Le cistercien Isaac de l’Étoile, bien que formé dans les écoles, échappe à toute classification doctrinale stricte. Les parallèles avec les écoles se réduisent à ce qu’il nous en dit lui-même : une ambiance intellectuelle, une attention aux verba qui s’expliquent partiellement par la rencontre entre trivium et théologie. La leçon la plus importante qu’Isaac a retenue des écoles est sans doute la suivante : oser l’originalité d’une parole vive qui instruit sans s’arrêter aux limites fixées par les Pères, scruter le mystère en faisant entendre sa propre voix. Si les écoles sont in fine peu présentes au sein de cette prédication monastique, on peut se demander si dès le temps de sa formation, Isaac n’était pas déjà animé par l’idéal de la philosophia Christi. Plutôt qu’un maître réfugié au cloître, peut-être a-t-il été un moine in voto ayant demeuré dans les écoles de son temps.

Isaac of Stella, Preacher of the Word, and Philosophy: from the Schools to the Cloister

The Cistercian Isaac of Stella, though trained in the schools, defies any strictly doctrinal categorization.

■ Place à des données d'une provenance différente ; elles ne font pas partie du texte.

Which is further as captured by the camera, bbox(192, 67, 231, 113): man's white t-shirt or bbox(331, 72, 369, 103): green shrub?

The parallels with the schools are limited to what he tells us of them him-self: an intellectual atmosphere, and an attention to the verba which are explained in part by the encounter of the trivium with theology. The most important lesson that Isaac learned in the schools was probably this: daring to adopt the originality of a living word whose instruc-tion did not end at the limits fixed by the Fathers, and making his own voice heard in the investigation of the mystery. If, in fine, the presence of the schools is not especially notice-able at the heart of this monastic preaching, one might wonder whether Isaac, from the time of his formation, was not already inspired by the ideal of the philosophia Christi. Rather than seeing him as a master who had sought refuge in the cloister, we might perhaps see him as a monk in voto who had spent time in the 12th-century schools.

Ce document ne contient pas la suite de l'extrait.